(Saved data entries)
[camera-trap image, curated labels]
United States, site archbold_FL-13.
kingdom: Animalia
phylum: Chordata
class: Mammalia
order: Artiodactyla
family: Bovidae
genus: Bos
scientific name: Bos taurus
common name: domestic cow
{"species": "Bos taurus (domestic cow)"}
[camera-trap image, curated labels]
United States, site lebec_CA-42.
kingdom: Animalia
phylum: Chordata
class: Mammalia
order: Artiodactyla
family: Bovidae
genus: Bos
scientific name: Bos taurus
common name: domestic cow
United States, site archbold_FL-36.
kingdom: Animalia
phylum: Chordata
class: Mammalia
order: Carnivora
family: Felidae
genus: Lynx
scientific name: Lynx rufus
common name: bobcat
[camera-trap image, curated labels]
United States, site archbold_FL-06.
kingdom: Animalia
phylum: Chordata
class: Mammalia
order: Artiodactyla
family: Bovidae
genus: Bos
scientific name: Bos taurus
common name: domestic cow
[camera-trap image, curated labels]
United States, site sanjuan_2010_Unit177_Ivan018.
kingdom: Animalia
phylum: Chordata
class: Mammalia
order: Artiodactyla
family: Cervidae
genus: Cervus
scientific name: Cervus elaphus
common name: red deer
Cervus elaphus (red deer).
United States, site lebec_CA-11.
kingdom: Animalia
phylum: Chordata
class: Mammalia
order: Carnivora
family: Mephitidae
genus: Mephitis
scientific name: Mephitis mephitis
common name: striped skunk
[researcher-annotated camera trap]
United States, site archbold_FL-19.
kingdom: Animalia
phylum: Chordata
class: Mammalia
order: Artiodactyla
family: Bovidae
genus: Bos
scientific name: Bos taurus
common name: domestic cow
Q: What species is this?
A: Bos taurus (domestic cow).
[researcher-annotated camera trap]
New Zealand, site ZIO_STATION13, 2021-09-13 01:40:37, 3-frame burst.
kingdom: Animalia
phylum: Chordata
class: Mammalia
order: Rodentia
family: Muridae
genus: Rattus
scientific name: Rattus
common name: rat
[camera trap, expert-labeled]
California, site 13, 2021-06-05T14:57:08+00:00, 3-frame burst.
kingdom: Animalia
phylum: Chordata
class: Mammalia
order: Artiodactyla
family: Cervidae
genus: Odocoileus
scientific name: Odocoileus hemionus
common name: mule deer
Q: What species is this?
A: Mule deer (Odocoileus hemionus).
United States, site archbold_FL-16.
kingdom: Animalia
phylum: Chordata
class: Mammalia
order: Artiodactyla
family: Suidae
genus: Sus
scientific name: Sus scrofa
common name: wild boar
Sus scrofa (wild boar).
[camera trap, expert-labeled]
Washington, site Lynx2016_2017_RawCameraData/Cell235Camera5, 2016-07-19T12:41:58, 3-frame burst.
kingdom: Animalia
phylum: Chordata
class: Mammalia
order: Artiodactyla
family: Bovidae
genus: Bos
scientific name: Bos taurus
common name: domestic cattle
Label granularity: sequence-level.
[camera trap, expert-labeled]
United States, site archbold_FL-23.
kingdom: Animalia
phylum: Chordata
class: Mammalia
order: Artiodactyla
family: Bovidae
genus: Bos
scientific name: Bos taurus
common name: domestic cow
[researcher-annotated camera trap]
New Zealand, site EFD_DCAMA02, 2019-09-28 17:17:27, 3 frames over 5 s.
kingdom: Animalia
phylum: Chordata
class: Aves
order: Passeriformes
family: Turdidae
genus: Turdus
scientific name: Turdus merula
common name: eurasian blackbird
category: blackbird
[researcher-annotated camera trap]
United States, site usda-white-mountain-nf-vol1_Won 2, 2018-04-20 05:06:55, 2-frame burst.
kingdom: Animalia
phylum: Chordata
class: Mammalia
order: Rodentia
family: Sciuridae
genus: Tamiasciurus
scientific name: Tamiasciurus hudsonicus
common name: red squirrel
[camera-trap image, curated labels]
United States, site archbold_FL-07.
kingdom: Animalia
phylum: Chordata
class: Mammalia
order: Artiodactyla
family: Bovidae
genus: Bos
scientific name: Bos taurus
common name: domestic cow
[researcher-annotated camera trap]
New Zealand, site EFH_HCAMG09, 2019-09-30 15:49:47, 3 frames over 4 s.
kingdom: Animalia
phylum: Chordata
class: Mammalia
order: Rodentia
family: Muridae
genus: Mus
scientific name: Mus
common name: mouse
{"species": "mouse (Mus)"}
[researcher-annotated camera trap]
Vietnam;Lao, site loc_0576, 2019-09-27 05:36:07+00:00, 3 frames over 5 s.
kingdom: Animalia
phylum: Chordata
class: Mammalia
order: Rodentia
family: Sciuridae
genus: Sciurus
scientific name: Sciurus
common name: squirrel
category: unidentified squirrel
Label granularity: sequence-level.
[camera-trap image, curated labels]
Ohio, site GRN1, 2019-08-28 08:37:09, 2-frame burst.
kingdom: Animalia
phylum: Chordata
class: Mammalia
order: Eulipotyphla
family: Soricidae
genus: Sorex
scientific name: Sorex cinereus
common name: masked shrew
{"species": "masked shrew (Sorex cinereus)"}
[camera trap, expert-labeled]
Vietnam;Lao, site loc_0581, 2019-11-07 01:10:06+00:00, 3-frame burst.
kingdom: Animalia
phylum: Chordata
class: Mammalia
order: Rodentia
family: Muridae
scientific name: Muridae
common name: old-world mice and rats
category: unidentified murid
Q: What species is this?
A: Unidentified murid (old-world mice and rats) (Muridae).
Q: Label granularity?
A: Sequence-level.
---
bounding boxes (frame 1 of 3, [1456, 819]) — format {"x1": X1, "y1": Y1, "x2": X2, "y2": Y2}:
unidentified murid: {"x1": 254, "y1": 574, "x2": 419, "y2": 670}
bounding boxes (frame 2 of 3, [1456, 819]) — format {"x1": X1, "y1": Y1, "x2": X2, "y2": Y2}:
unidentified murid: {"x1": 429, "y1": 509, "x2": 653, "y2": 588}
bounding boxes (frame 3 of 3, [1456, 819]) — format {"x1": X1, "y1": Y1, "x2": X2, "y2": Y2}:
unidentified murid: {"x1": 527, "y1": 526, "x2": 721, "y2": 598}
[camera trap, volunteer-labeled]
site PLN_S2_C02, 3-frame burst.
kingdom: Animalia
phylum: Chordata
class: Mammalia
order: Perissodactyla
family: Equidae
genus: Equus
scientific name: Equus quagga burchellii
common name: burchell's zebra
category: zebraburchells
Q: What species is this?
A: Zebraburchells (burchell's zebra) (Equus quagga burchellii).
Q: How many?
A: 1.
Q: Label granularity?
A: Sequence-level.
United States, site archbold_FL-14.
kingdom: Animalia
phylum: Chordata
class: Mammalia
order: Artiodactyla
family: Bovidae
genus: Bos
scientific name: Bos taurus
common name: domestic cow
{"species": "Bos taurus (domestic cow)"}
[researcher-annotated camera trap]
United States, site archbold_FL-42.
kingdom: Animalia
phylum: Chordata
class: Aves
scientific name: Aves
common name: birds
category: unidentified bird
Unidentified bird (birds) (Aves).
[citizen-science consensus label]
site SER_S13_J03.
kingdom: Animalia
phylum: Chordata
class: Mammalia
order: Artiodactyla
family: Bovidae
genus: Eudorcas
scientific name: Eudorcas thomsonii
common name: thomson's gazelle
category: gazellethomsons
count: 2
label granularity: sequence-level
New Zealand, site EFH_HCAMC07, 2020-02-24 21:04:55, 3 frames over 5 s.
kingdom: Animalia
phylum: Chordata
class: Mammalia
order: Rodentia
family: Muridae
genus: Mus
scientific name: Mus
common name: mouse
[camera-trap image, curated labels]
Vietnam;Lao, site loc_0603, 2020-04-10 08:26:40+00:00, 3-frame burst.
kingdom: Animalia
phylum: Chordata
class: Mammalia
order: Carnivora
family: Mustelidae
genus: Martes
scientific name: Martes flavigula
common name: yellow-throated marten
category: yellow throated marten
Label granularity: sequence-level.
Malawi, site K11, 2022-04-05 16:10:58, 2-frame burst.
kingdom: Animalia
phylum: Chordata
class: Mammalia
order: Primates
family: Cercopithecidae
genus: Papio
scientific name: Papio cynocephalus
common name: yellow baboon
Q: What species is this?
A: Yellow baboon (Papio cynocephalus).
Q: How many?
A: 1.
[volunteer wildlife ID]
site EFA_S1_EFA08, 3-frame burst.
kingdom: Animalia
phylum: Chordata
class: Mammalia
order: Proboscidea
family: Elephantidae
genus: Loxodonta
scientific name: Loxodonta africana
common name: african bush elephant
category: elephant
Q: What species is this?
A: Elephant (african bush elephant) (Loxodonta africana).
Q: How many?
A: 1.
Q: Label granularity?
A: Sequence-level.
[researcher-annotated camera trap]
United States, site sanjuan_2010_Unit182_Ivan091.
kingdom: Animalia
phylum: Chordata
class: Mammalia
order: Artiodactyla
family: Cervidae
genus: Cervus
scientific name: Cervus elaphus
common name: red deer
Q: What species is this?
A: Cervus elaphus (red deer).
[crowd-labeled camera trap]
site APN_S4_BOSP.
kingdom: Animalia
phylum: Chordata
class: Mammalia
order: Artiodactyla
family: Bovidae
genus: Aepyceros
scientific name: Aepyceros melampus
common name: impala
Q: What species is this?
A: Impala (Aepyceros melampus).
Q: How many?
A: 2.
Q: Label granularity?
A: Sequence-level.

Task brief: Print exactly the lines above from the one with "California, site 13, 2021-06-05T14:57:08+00:00, 3-frame" to the one with "scientific name: Turdus merula", including both.

Result of the task:
California, site 13, 2021-06-05T14:57:08+00:00, 3-frame burst.
kingdom: Animalia
phylum: Chordata
class: Mammalia
order: Artiodactyla
family: Cervidae
genus: Odocoileus
scientific name: Odocoileus hemionus
common name: mule deer
Q: What species is this?
A: Mule deer (Odocoileus hemionus).
United States, site archbold_FL-16.
kingdom: Animalia
phylum: Chordata
class: Mammalia
order: Artiodactyla
family: Suidae
genus: Sus
scientific name: Sus scrofa
common name: wild boar
Sus scrofa (wild boar).
[camera trap, expert-labeled]
Washington, site Lynx2016_2017_RawCameraData/Cell235Camera5, 2016-07-19T12:41:58, 3-frame burst.
kingdom: Animalia
phylum: Chordata
class: Mammalia
order: Artiodactyla
family: Bovidae
genus: Bos
scientific name: Bos taurus
common name: domestic cattle
Label granularity: sequence-level.
[camera trap, expert-labeled]
United States, site archbold_FL-23.
kingdom: Animalia
phylum: Chordata
class: Mammalia
order: Artiodactyla
family: Bovidae
genus: Bos
scientific name: Bos taurus
common name: domestic cow
[researcher-annotated camera trap]
New Zealand, site EFD_DCAMA02, 2019-09-28 17:17:27, 3 frames over 5 s.
kingdom: Animalia
phylum: Chordata
class: Aves
order: Passeriformes
family: Turdidae
genus: Turdus
scientific name: Turdus merula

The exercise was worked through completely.